The most genius thing associated with grants from the MacArthur Fellows program was labeling them “genius grants,” thus guaranteeing coverage even in places that don’t have geek in the title.
The 2022 group was announced yesterday. There were no New Hampshire recipients this year although, as always, there are several from the university-filled Boston area. And we have an almost!
Dr. Jenna Lambeck, an environmental engineer at the University of Georgia, won a grant this year for “developing new methods for understanding and addressing global plastic pollution” by “creating standardized methods for characterizing the processes and socioeconomic factors driving plastic waste leakage into the environment.”
Across her work, Jambeck is committed to translating scientific evidence into policy solutions. To that end, she and colleagues created the Circularity Assessment Protocol (CAP). CAP is a rigorous, cost-effective toolkit for assessing materials management systems at the community level. It reveals how consumer plastic flows into a community, how it is consumed, and how it flows out, either through waste management or via leakages into the environment. The CAP methodology analyzes both the material aspects of waste flow (that is, the types of plastics being used, the waste collection methods, and processing infrastructure) and the system of actors. The system includes the plastic manufacturers, the users of plastics in the community, and the people whose livelihoods depend on waste management (such as waste pickers). CAPs have been implemented in over thirty cities around the world since 2020, including in Vietnam, India, and the United States. Importantly, Jambeck and her team work in partnership with local researchers in conducting assessments. This ensures that there is local ownership and capacity for implementing potential solutions and measuring their effectiveness.
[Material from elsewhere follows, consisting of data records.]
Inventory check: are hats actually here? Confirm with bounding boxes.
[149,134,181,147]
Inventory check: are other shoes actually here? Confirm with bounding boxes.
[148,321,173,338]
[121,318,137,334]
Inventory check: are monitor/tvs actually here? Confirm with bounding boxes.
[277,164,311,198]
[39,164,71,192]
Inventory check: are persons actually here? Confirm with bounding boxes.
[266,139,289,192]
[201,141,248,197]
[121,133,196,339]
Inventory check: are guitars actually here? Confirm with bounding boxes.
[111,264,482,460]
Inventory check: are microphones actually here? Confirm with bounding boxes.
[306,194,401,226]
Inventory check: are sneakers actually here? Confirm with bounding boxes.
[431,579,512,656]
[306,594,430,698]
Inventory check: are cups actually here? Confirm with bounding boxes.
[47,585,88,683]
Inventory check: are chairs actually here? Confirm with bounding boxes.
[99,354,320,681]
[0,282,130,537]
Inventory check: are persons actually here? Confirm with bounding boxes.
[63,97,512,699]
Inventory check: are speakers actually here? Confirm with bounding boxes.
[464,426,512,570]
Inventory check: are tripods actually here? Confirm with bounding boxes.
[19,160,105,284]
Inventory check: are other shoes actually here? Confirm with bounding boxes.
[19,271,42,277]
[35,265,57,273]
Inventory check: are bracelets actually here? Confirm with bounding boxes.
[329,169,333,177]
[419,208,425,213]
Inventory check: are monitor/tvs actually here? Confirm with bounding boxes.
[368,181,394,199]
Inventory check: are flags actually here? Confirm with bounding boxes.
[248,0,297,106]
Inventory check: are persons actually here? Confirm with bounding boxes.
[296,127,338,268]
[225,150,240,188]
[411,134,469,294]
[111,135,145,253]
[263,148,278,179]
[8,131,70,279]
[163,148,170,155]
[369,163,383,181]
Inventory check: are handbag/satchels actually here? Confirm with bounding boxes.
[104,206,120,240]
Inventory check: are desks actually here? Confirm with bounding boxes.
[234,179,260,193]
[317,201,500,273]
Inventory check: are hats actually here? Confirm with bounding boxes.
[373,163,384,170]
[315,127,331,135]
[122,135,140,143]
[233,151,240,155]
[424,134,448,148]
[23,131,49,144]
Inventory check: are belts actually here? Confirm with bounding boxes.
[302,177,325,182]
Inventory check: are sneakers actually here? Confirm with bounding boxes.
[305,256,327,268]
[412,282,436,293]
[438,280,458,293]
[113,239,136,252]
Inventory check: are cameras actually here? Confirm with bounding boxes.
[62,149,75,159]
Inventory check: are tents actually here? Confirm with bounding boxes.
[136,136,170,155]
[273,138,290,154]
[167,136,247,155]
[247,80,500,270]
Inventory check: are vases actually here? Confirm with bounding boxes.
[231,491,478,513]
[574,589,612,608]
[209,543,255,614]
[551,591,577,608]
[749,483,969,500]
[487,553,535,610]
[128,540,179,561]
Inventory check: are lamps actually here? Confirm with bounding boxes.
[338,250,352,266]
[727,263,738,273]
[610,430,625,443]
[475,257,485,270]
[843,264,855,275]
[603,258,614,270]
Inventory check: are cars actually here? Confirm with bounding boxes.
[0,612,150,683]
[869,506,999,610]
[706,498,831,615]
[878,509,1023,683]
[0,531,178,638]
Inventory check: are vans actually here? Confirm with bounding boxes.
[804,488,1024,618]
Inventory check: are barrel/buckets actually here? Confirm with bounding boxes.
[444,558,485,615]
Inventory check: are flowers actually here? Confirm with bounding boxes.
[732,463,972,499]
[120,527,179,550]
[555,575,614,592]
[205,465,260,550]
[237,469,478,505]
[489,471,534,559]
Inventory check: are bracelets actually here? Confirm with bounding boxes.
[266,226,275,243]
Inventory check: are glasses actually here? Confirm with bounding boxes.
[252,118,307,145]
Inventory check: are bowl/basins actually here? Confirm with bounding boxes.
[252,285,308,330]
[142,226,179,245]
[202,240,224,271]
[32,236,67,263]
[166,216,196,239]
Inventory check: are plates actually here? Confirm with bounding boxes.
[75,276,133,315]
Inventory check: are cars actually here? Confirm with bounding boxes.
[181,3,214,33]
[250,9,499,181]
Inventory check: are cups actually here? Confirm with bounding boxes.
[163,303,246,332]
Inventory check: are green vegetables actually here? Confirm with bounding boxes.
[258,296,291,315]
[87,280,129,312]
With an emphasis on communicating with the public, involving local stakeholders, and holistically assessing materials management, Jambeck is galvanizing local, national, and global efforts to reduce this grave threat to our planet and well-being.
The NH angle: she was an assistant professor in the Department of Civil and Environmental Engineering at the University of New Hampshire from 2005 to 2009.
The list of all 25 fellows is here.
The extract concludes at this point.